◆ Task goal
Transcribe word for word the lines spanning the line with "How far from gloved" through the end of the records.

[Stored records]
################

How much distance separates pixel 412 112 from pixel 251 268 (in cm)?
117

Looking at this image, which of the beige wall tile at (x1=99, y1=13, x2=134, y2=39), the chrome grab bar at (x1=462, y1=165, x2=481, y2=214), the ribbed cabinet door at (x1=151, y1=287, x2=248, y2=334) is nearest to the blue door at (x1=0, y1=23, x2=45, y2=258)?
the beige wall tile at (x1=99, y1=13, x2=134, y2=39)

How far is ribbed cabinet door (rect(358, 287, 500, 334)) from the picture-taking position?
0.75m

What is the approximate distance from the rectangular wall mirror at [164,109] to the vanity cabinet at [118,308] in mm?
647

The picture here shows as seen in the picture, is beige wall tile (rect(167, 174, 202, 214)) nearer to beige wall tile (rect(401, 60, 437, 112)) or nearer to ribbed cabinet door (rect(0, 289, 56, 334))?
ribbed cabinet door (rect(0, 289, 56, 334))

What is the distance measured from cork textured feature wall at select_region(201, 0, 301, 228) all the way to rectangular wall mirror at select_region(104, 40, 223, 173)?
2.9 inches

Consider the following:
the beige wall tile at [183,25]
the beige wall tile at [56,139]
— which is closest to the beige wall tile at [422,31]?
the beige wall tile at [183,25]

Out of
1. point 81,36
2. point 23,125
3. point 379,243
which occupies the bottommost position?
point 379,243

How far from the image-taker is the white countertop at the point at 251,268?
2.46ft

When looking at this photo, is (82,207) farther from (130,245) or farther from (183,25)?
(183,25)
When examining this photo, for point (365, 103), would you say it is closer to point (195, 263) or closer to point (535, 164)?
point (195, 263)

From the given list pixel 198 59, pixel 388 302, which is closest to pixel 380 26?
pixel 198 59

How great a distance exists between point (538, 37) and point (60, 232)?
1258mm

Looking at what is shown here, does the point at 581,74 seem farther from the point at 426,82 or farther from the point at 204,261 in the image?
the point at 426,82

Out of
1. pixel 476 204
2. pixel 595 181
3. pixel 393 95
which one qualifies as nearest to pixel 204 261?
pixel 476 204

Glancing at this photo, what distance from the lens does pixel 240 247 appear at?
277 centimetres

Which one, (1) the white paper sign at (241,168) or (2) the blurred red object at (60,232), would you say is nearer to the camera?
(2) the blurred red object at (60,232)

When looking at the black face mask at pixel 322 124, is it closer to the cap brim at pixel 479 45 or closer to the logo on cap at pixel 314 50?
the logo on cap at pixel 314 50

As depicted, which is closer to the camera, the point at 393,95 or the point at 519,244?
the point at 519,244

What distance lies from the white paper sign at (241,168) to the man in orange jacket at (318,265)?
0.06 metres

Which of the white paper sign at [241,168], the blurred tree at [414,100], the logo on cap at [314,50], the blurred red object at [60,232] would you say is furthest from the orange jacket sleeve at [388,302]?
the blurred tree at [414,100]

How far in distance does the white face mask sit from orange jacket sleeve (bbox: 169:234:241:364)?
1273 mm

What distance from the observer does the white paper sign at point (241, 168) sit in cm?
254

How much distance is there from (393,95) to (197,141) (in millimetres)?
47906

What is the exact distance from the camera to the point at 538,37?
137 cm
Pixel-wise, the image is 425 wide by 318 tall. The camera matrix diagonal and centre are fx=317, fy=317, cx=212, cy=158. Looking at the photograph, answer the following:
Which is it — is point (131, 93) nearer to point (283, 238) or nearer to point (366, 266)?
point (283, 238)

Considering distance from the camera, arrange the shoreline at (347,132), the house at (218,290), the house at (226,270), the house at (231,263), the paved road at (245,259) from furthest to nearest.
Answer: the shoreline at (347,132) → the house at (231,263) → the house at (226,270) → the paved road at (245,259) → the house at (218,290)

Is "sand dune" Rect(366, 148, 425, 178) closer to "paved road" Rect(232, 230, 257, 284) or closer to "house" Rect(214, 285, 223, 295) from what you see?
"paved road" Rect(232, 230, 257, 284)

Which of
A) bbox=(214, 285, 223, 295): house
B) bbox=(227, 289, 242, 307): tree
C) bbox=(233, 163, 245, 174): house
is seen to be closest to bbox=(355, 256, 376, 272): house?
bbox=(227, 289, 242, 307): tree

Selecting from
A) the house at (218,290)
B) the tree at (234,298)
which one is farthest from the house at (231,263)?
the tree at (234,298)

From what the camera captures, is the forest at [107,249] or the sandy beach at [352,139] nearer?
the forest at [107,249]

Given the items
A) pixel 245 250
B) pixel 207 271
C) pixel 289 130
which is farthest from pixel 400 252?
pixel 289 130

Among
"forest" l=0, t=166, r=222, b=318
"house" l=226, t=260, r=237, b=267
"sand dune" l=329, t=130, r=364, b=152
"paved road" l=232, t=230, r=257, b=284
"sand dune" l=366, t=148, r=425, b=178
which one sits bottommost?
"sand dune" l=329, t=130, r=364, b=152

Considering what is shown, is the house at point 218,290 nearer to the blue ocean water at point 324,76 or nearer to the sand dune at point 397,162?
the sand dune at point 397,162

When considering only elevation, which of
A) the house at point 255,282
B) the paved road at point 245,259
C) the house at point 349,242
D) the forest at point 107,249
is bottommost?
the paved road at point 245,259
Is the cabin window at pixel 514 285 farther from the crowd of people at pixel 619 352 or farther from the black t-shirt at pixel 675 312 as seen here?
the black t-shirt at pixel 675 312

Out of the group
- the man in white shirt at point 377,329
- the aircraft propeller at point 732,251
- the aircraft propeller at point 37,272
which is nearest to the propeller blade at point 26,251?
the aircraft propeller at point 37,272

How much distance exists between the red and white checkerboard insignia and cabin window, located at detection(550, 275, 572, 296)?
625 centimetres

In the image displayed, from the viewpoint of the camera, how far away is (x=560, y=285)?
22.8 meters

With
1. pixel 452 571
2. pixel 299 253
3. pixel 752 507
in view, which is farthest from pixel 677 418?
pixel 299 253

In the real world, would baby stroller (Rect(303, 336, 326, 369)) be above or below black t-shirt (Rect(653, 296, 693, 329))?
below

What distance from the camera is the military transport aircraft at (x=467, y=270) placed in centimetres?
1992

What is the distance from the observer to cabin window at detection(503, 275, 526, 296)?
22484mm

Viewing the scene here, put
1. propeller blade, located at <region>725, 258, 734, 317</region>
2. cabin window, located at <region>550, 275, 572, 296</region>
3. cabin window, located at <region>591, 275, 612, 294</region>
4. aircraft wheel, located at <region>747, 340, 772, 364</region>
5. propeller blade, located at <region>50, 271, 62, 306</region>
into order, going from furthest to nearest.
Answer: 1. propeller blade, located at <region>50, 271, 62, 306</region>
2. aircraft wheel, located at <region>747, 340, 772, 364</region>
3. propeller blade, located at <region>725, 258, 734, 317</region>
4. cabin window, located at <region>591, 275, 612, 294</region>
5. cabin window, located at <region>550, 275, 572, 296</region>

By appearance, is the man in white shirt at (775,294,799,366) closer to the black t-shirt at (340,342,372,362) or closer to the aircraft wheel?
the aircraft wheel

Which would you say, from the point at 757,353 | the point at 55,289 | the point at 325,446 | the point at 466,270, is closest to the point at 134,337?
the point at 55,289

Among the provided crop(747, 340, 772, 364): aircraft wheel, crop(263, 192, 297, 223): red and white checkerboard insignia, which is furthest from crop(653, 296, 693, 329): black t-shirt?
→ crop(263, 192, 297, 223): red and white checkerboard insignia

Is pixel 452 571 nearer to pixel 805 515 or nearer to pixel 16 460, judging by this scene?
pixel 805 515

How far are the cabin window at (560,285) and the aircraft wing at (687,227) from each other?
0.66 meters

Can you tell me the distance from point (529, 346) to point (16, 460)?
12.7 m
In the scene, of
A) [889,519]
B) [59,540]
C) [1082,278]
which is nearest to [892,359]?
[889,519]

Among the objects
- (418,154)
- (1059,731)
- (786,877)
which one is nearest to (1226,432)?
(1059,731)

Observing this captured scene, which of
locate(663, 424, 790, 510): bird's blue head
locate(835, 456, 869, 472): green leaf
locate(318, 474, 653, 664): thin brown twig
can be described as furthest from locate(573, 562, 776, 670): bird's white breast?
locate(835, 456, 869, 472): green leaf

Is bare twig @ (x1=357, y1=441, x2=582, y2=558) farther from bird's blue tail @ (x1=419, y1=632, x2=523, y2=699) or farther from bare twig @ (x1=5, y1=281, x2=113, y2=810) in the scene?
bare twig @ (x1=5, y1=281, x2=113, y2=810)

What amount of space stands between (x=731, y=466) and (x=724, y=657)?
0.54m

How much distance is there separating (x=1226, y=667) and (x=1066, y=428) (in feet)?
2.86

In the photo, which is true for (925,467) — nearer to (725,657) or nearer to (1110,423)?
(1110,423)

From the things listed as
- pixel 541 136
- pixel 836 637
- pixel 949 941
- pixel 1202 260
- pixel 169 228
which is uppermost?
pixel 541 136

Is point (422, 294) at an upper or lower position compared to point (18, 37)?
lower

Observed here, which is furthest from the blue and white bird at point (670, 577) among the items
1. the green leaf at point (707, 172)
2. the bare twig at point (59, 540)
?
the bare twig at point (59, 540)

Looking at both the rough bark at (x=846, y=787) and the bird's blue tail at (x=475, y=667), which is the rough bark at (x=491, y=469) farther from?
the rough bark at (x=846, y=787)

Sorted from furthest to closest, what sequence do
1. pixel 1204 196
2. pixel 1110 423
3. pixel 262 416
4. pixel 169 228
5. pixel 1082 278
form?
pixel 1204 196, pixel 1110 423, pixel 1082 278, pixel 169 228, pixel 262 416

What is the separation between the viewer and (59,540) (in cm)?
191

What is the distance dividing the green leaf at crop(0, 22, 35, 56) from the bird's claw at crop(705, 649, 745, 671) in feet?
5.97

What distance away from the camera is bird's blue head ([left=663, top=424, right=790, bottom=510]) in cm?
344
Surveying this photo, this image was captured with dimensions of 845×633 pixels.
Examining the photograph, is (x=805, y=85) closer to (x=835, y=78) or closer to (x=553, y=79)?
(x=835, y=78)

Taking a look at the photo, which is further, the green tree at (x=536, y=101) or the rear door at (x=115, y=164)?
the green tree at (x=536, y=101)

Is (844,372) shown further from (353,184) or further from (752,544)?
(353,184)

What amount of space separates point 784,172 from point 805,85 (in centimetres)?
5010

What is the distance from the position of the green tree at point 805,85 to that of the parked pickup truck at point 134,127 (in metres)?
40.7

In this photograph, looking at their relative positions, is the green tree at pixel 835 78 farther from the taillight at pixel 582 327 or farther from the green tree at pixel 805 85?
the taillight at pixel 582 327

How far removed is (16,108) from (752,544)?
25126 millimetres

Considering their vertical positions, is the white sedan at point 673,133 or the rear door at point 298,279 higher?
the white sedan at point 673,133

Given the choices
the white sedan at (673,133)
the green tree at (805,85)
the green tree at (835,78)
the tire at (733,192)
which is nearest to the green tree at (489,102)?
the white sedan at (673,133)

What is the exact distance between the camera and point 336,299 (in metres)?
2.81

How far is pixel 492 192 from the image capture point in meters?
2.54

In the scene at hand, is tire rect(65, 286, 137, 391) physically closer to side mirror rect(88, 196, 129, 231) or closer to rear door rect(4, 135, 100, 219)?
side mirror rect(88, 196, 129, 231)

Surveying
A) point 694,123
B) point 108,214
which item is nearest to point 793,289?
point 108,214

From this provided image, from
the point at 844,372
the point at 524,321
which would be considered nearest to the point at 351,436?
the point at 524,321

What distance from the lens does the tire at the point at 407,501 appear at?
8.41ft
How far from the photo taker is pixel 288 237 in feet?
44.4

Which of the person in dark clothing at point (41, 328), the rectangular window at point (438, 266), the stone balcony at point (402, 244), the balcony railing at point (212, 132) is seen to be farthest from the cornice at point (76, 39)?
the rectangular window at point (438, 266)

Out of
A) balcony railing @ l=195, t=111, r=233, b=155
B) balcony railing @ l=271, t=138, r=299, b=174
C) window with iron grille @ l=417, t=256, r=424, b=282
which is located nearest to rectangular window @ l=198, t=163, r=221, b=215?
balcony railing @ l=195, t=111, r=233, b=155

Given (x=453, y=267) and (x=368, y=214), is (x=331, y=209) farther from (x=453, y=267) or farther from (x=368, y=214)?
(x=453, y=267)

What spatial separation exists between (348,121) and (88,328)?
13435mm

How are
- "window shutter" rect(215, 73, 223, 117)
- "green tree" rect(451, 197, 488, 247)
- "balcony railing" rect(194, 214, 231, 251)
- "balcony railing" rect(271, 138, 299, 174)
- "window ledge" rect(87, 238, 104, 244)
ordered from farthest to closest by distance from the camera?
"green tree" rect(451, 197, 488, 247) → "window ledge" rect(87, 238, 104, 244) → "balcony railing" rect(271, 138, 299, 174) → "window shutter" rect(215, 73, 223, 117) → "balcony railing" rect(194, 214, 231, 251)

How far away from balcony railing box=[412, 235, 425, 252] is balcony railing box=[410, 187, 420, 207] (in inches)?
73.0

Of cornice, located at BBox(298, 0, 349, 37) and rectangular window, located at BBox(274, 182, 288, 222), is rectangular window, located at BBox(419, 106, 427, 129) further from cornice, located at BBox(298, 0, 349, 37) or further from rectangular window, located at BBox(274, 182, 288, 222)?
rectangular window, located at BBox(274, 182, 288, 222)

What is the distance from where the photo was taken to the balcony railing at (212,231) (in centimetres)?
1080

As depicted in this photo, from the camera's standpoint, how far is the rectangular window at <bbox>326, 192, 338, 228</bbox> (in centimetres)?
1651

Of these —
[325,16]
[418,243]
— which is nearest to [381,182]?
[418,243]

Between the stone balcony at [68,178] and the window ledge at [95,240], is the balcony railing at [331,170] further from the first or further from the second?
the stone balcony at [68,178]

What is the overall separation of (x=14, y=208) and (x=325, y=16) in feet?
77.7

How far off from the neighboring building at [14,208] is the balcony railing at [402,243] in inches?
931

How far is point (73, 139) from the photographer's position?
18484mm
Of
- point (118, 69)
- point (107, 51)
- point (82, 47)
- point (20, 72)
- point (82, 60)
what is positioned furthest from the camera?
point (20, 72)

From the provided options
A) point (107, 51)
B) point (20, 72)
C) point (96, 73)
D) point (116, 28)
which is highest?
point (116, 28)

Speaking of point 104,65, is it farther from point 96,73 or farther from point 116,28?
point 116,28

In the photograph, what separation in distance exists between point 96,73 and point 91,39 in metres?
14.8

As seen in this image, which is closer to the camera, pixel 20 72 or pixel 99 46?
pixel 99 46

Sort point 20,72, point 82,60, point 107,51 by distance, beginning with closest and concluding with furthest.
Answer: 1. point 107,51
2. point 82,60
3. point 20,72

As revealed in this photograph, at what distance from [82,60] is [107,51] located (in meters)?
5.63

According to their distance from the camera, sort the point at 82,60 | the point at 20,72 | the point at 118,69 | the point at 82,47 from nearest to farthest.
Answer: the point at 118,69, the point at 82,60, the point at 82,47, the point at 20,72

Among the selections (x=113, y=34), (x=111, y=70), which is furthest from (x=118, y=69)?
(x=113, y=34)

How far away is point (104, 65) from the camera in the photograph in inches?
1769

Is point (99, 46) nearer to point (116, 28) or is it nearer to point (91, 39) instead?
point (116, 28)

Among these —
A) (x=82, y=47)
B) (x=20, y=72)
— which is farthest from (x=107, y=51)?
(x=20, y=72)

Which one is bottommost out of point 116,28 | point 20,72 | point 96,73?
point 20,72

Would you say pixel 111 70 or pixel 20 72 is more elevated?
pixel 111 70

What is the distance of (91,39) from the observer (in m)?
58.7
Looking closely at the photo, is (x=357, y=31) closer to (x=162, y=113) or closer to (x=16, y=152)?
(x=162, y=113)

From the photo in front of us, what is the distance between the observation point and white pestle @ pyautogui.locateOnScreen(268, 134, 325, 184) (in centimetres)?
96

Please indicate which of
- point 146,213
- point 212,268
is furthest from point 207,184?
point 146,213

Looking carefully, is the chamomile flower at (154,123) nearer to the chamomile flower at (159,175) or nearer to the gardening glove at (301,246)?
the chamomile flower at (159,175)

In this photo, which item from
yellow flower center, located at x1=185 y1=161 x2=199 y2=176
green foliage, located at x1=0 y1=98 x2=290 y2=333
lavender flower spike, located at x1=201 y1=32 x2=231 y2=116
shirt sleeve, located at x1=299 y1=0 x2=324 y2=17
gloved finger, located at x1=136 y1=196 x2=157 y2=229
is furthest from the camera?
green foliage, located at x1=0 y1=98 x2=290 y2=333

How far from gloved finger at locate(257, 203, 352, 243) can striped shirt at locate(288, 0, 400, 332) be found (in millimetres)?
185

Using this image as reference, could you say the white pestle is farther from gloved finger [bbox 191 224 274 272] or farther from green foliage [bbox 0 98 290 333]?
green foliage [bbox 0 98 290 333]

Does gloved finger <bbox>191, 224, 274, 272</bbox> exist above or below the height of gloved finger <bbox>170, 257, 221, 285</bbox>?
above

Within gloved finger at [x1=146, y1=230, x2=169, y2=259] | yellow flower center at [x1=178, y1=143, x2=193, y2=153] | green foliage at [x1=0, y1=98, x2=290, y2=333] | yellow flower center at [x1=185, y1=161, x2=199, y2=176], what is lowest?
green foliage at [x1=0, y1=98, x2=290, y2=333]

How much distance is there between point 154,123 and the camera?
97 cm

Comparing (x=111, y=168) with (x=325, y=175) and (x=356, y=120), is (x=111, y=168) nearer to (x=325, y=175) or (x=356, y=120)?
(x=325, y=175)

################

◆ Final answer
How far from gloved finger at locate(257, 203, 352, 243) can striped shirt at locate(288, 0, 400, 332) be found (in millimetres)?
185

Using this image as reference, could you say the white pestle is farther from gloved finger [bbox 191 224 274 272] or farther from green foliage [bbox 0 98 290 333]?
green foliage [bbox 0 98 290 333]

Does gloved finger <bbox>191, 224, 274, 272</bbox> exist above or below the height of gloved finger <bbox>170, 257, 221, 285</bbox>?
above

Within gloved finger at [x1=146, y1=230, x2=169, y2=259] | yellow flower center at [x1=178, y1=143, x2=193, y2=153] | green foliage at [x1=0, y1=98, x2=290, y2=333] | yellow flower center at [x1=185, y1=161, x2=199, y2=176], what is lowest?
green foliage at [x1=0, y1=98, x2=290, y2=333]

How much distance is there between point 154,123 and the camera?
97 cm

Comparing (x=111, y=168) with (x=325, y=175) and (x=356, y=120), is (x=111, y=168) nearer to (x=325, y=175) or (x=356, y=120)?
(x=325, y=175)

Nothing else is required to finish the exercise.